Funding must follow devolution

A genuine conversation is needed when changes to mental health services are proposed, writes Max Reid.

I have followed with interest recent articles on the proposed closure of some sub-acute mental health beds by the Southern DHB.

Each commentator carries something of the truth, despite the fact their views may appear, at first glance, contradictory.

For example, Labour Party MP Dr David Clark's observation the move reflects the current Government's de-prioritisation of mental health is an accurate one and in line with the earlier removal of the previous ''ring fence'' whereby mental health funding could be redirected but had to remain within mental health services.

It could not be siphoned off to support elective surgery, nor to help reduce a DHB financial deficit.

Work needs to be done to ensure that if patients are indeed moved from Wakari Hospital into the community, an appropriate level of funding follows. Historically, this has not always been the case.

While there is widespread support for the principle ''hospitals should only provide the services that only hospitals can'', the New Zealand health system already has a dubious reputation around such devolution - shifting the responsibility for service provision into the community, but without the necessary funding following suit.

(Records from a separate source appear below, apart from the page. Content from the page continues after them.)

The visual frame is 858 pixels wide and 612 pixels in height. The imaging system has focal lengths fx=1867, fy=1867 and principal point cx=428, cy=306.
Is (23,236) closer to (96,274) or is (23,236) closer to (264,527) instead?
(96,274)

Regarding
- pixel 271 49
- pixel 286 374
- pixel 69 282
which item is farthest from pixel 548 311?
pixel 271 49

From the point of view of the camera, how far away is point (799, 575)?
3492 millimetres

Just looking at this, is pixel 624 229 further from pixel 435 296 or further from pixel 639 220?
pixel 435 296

That is not to suggest the current proposal for closing some of the inpatient beds at Wakari Hospital is not without merit, financially and for patient care. In reality, the cost of providing care in a hospital setting is invariably higher than providing the equivalent level of care in the community.

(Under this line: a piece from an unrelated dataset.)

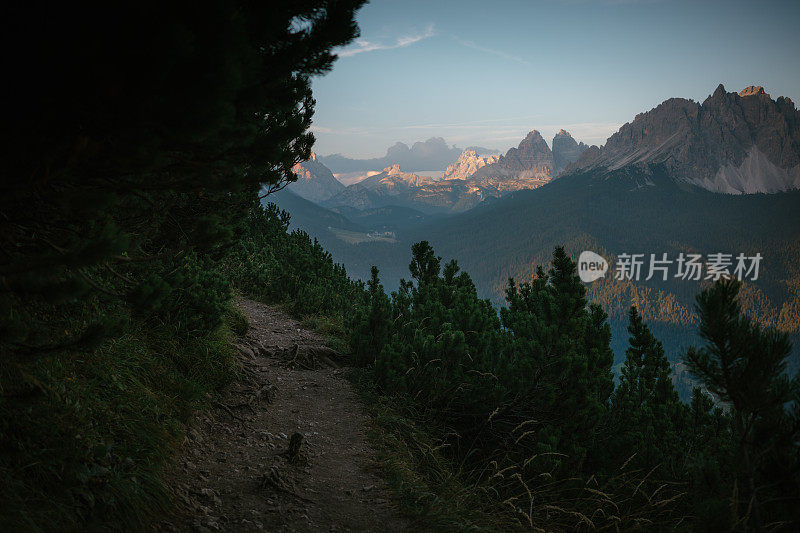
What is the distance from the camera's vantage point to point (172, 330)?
5.34 metres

One reason is that DHBs are funded to a level where they are able to pay their own health-care staff at higher rates than they fund contracted community providers to pay.

Nurses and care workers (or their equivalent) employed by DHBs tend to be paid more than their respective colleagues in the community.

From a pay equity perspective, this is a longstanding issue. Yet, paradoxically, this disparity is one reason why a mental health dollar spent in the community setting goes further than in an inpatient setting.

Such financial realities support the Southern DHB's proposal to transfer a proportion of mental health patients from Wakari Hospital into appropriately supported community accommodation.

But as Dr Clark, Miramare's Kerry Hand and mental health advocate Graham Roper each rightly point out, some level of DHB funding must follow such devolution - perhaps not all of the DHB's projected $250,000 saving, but certainly enough to ensure sufficient provider capacity, safe staffing and an equivalent level of patient care in the community setting.

As an NGO (non-government organisation) representative, I was involved with the Ministry of Health's recent mental health and addictions KPI (key performance indicator) project - a three-year consultation enabling DHBs across the country to agree on a key suite of indicators from all the mental health data they at present collect and, by comparing performance across DHBs, using such indicators to better inform mental health service design and provision. One of the major learnings from the project was that few of the KPIs were meaningful in isolation.

For example, average length of stay in mental health inpatient units was as much shaped by the availability of beds as by demand for admissions.

Similarly, the project found many mental health patients remained as inpatients not because their continuing placement there improved their health status, but simply because there were no suitable beds available in the community, a point well made by Pact chief executive Louise Carr in her recent comments.

The Southern DHB, along with many others, faces significant financial challenges as it struggles to work within the current Government's ''more for the same or less'' health funding philosophy.

And while cost-cutting - seeking to work in more efficient, effective ways - is not in itself a bad thing, excellence in patient care must remain the primary driver of change.

To paraphrase British gerontologist Julia Twigg, when it is suggested that certain changes in health provision will make things better, it always pays to ask: ''Better for whom?''

What is needed in the face of such proposed changes to our mental health services, even more than our comments in the press, and our responses to a formal consultation document, is a genuine conversation.

Each of those with an interest in mental health services - funders, providers, advocates, politicians and family members alike - need to put aside whatever may be our respective agenda, and engage as actively as we can in such critical health service planning.

We may not agree, but we will have the assurance the experience, expertise and passion we bring has been heard, not simply as a response to a consultation document, but as part of a real and necessary conversation.

Max Reid, recently returned to Dunedin, is a former general manager of service strategy for mental health and disability support provider Richmond NZ Trust and most recently chief executive of Hospice Southland.